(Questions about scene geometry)
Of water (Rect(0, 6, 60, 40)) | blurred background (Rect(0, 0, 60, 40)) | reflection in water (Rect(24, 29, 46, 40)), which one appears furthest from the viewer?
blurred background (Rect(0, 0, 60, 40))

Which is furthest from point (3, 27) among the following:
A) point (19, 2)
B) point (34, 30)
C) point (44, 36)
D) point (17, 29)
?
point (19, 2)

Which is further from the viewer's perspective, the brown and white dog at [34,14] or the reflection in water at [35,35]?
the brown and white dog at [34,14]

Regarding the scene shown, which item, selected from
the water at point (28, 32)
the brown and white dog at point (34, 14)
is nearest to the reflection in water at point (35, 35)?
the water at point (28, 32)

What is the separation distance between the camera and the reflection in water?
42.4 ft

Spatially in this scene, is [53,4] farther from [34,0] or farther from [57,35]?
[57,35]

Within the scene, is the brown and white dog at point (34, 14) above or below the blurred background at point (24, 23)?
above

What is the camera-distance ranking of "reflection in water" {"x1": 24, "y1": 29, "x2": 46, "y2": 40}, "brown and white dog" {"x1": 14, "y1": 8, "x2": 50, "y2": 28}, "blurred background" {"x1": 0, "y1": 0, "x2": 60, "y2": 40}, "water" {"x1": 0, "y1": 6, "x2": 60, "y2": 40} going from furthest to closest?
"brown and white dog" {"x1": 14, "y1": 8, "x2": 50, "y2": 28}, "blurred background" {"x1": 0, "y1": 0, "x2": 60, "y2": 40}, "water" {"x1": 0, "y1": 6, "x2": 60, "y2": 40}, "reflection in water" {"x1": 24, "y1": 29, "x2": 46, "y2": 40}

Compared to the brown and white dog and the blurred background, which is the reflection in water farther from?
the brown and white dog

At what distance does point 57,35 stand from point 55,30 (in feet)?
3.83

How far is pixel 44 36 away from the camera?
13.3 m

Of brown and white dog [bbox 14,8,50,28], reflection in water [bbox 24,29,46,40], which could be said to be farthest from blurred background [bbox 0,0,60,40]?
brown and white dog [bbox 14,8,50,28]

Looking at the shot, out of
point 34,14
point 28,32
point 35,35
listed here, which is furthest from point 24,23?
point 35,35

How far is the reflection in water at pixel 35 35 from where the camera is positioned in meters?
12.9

* _WRITTEN TASK_: Rewrite all of the entries above with "scene" changed to "setting" wherever it appears, keeping everything else the same.

* _SOLUTION TO THIS PROBLEM_:
Of water (Rect(0, 6, 60, 40)) | blurred background (Rect(0, 0, 60, 40)) | reflection in water (Rect(24, 29, 46, 40)), which one appears furthest from the viewer?
blurred background (Rect(0, 0, 60, 40))

Which is furthest from point (3, 27) among the following:
A) point (19, 2)
B) point (34, 30)
C) point (44, 36)
D) point (17, 29)
?
point (19, 2)

Which is further from the viewer's perspective, the brown and white dog at [34,14] or the reflection in water at [35,35]?
the brown and white dog at [34,14]

Regarding the setting shown, which item, selected from
the water at point (28, 32)
the brown and white dog at point (34, 14)
is nearest to the reflection in water at point (35, 35)?
the water at point (28, 32)

What is the separation distance between the camera and the reflection in water?
42.4 ft

Spatially in this setting, is [53,4] farther from [34,0] or farther from [57,35]?
[57,35]

Within the setting, is the brown and white dog at point (34, 14) above or below the blurred background at point (24, 23)?
above

What is the camera-distance ranking of "reflection in water" {"x1": 24, "y1": 29, "x2": 46, "y2": 40}, "brown and white dog" {"x1": 14, "y1": 8, "x2": 50, "y2": 28}, "blurred background" {"x1": 0, "y1": 0, "x2": 60, "y2": 40}, "water" {"x1": 0, "y1": 6, "x2": 60, "y2": 40} going from furthest to closest?
"brown and white dog" {"x1": 14, "y1": 8, "x2": 50, "y2": 28}, "blurred background" {"x1": 0, "y1": 0, "x2": 60, "y2": 40}, "water" {"x1": 0, "y1": 6, "x2": 60, "y2": 40}, "reflection in water" {"x1": 24, "y1": 29, "x2": 46, "y2": 40}

Compared to the brown and white dog and the blurred background, which is the reflection in water farther from?
the brown and white dog

At what distance does point 57,35 stand from point 55,30 (in feet)?
3.83

How far is pixel 44 36 away from the camera?
13.3 m

Of brown and white dog [bbox 14,8,50,28], reflection in water [bbox 24,29,46,40], which could be said to be farthest from blurred background [bbox 0,0,60,40]?
brown and white dog [bbox 14,8,50,28]

Looking at the shot, out of
point 34,14
point 28,32
point 35,35
listed here, which is furthest from point 24,23?
point 35,35

How far is the reflection in water at pixel 35 35 from where the camera is positioned in meters?
12.9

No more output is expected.